Exercise directions:
Return the data below exactly, but only from the line containing "fluid energy mill." through the line containing "cutter mill.", with both of those lines included.
[Exercise data — start]
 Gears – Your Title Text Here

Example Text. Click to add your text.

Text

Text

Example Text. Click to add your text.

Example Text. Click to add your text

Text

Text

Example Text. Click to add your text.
[Exercise data — finish]
[Exercise data — start]
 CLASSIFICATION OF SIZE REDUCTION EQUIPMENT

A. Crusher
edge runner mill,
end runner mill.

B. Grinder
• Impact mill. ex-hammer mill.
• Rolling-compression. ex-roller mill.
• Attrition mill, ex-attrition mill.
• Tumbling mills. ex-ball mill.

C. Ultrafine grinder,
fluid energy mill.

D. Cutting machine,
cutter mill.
[Exercise data — finish]
[Exercise data — start]
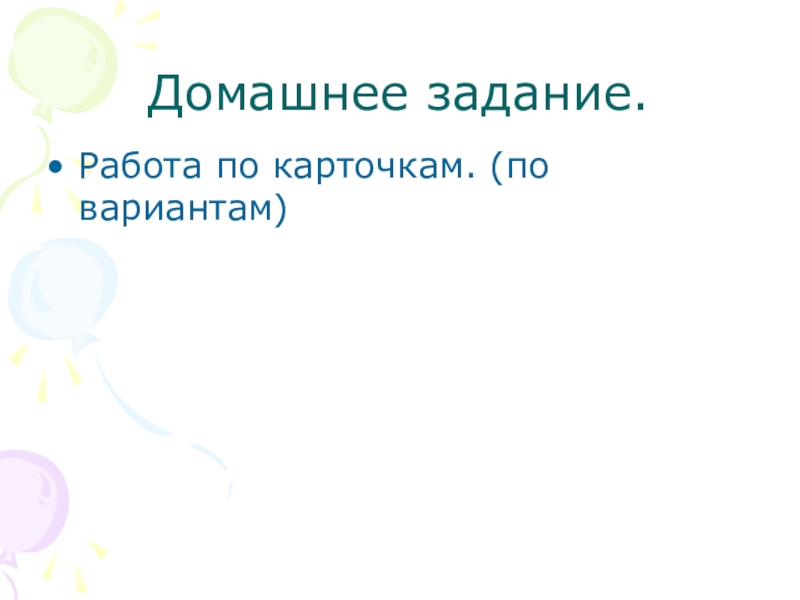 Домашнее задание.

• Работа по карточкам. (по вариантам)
[Exercise data — finish]
Result of the exercise:
fluid energy mill.

D. Cutting machine,
cutter mill.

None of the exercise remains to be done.